Newcomb, Simon
Copyright notice |
---|
This article Simon Newcomb was adapted from an original article by Peter Guttorp, which appeared in StatProb: The Encyclopedia Sponsored by Statistics and Probability Societies. The original article ([http://statprob.com/encyclopedia/SimonNEWCOMB.html StatProb Source], Local Files: pdf | tex) is copyrighted by the author(s), the article has been donated to Encyclopedia of Mathematics, and its further issues are under Creative Commons Attribution Share-Alike License'. All pages from StatProb are contained in the Category StatProb. |
Simon NEWCOMB
b. 12 March 1835 - d. 11 July 1909
Summary. Noted Canadian born astronomer Simon Newcomb contributed especially to the treatment of outliers in statistics and to the application of probability theory to data.

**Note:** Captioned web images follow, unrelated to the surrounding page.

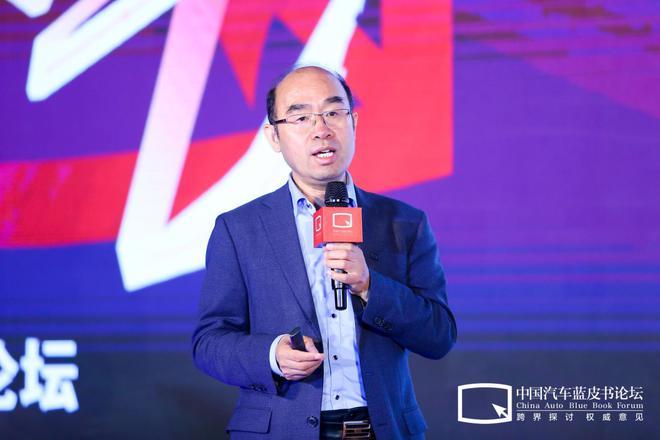 徐长明:我国汽车年销量峰值会达到4200万辆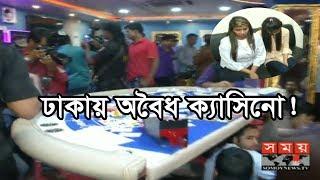 ঢাকার ফকিরাপুলে অবৈধ কেসিনো । টাকা, নারী, মদ সহ অনেকে আটক! | Casino in Dhaka | Somoy TV Exclusive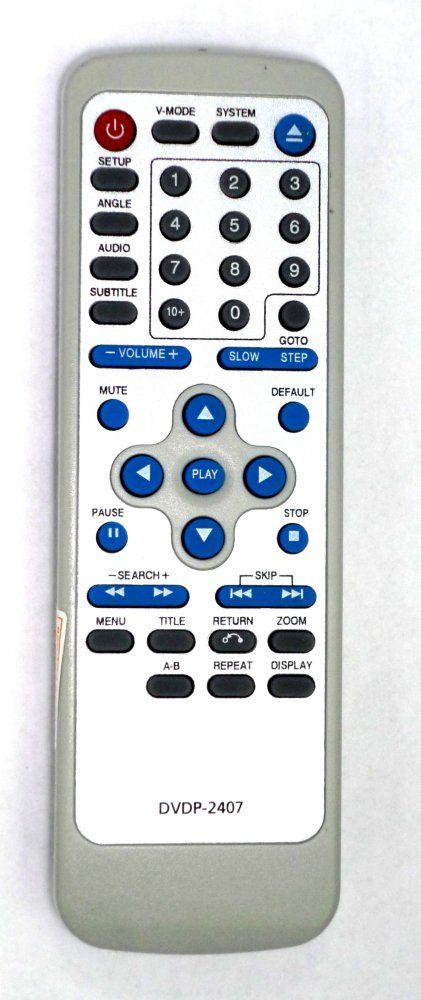 Пульт для United DVX-6076 (DVD)=Elenberg 2407 (DVX-6076)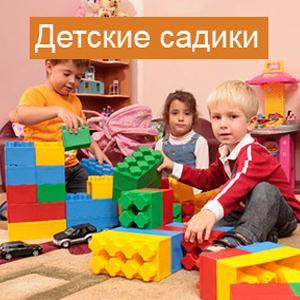 Детские сады Ишеевки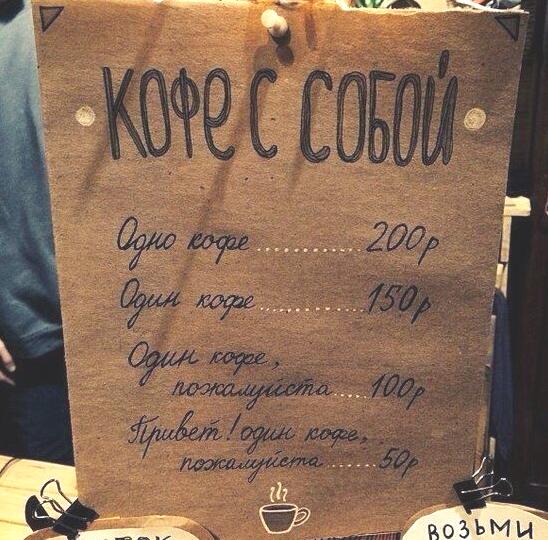 однокофе
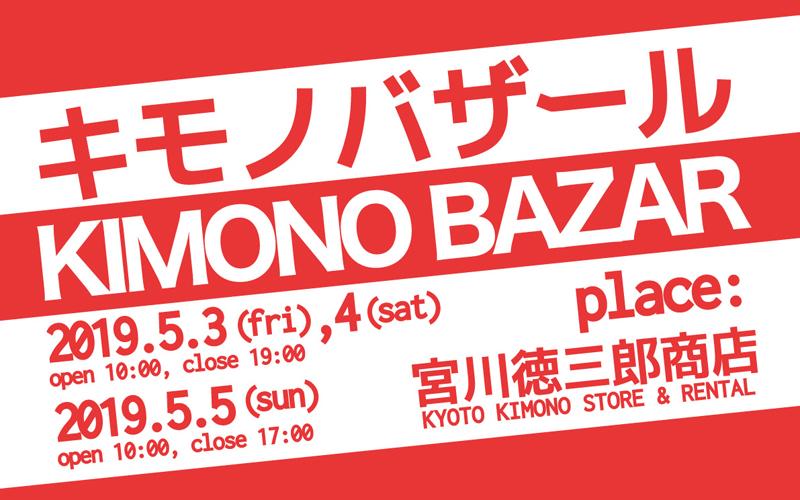 宮川徳三郎商店,キモノバザール,kimonobazar,京都,着物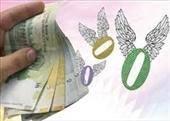 آخرین وضعیت حذف صفر از پول ملی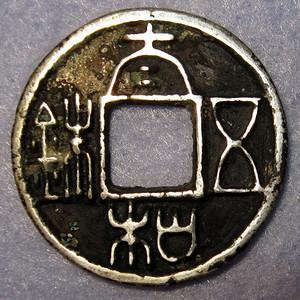 北* 太和五铢 银币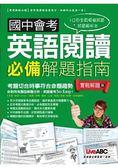 國中會考英語閱讀必備解題指南【實戰解題篇】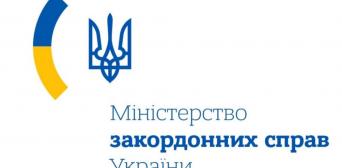 МИД Украины требует от России освобождения политзаключенных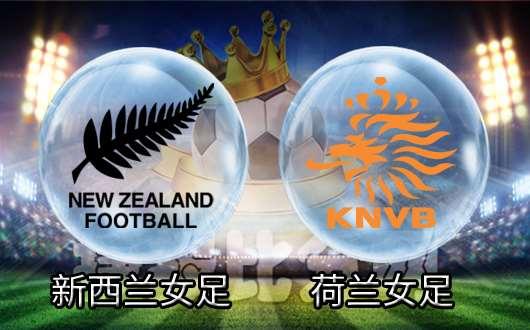 新西兰女足vs荷兰女足 新西兰女足期待爆冷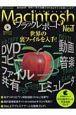 Macintoshブラックレポートnext 動画/音楽/DVDコピー/ファイル共有/エミュレー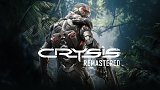 Crysis Remastered PC 2020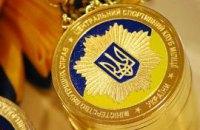 НБУ и МВД потратили на медали 4 млн грн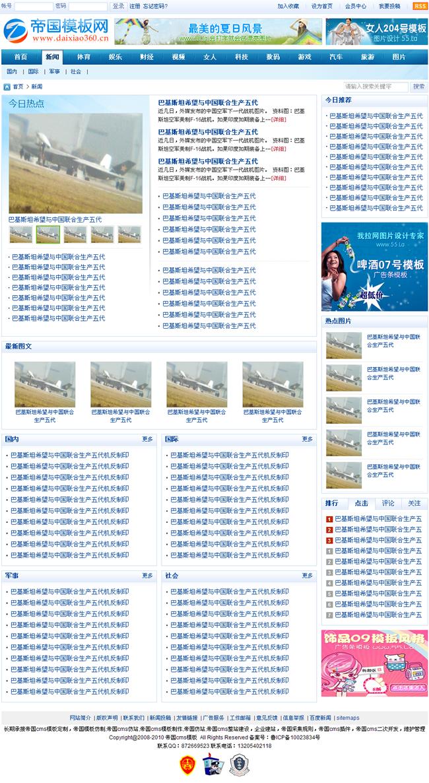 帝国cms新闻门户行业资讯网站程序模板_新闻频道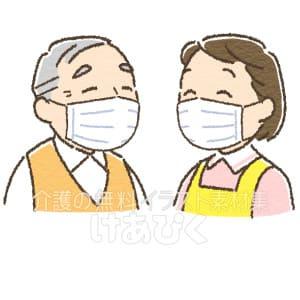 お互いにマスクをする高齢者と介護者のイラスト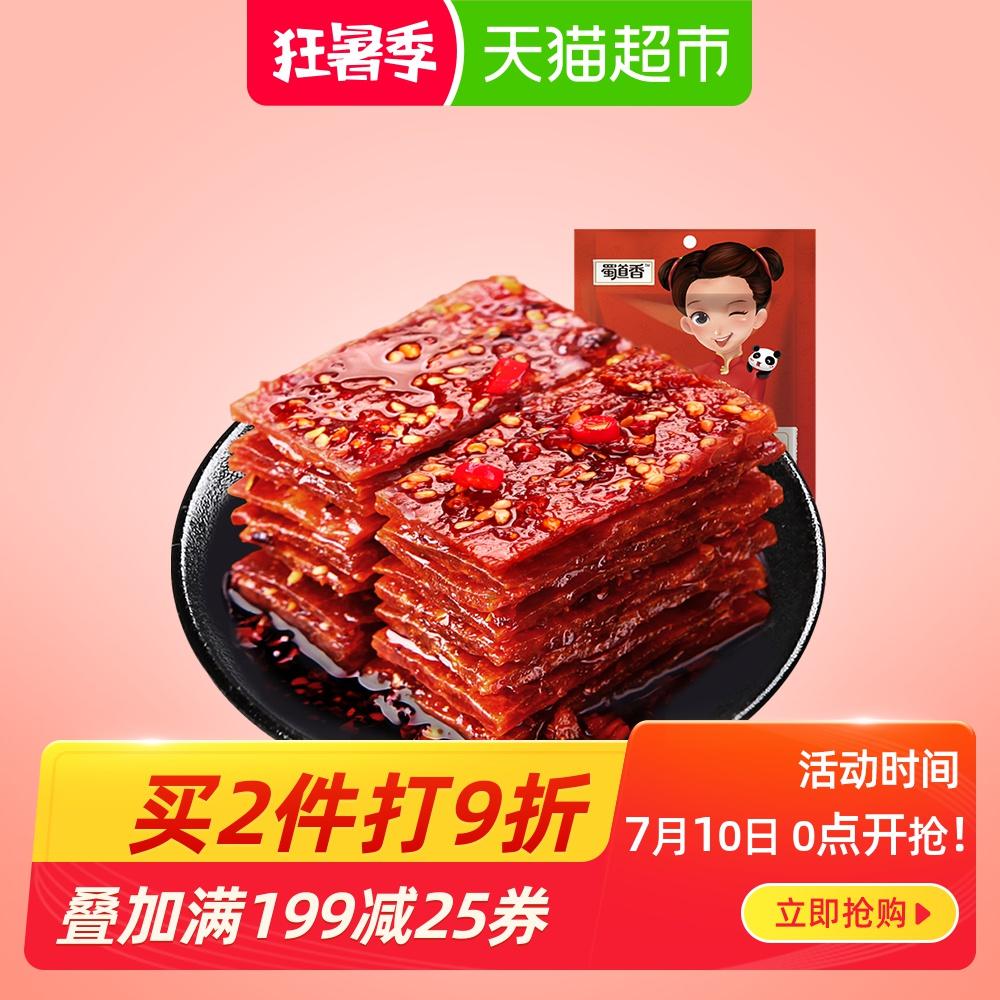 蜀道香麻辣猪肉脯100g四川特产休闲零食网红小吃独立小包装香猪肉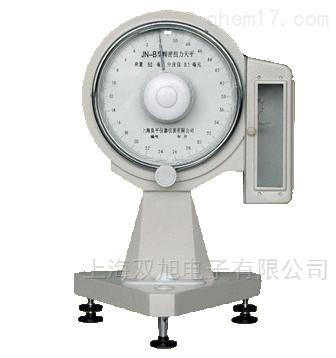 精密扭力天平 JN-B-2500 价格 TN-100B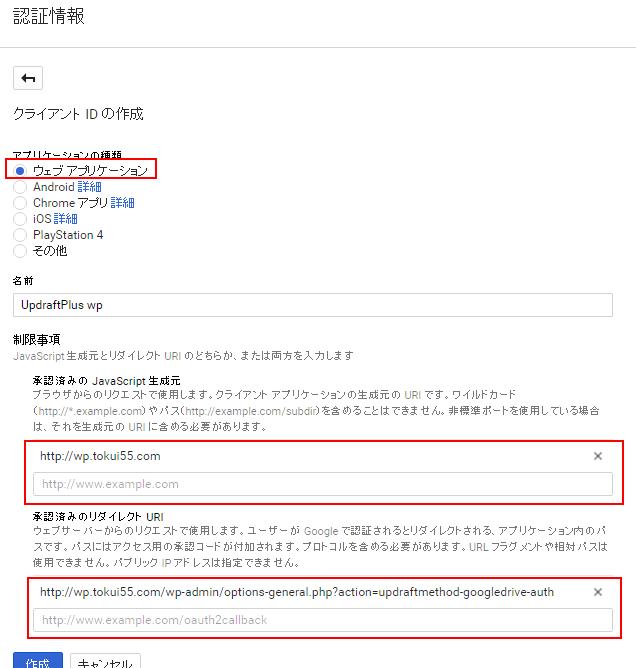 Google-APIs-クライアントIDの作成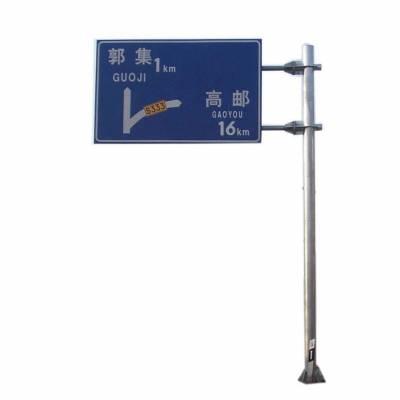昆明市交通标志牌八角杆件生产厂家 云南地区3A级品牌企业 江苏斯美尔光电科技有限公司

Much of the early development in statistics originated in problems oo astronomy. The development of least squares by Gauss (q.v.) and Laplace (q.v.) was because of its importance in astronomy. Problems of outliers, and attendant rejection rules, often were introduced in astronomy. The theory of weighted least squares also originated in attempts to assess variability of different data sets measuring the same quantity (Stigler, 1973). One of the leading astronomers in the United States during the late 19th century was Simon Newcomb, whose contributions to probability and statistics must not be overlooked.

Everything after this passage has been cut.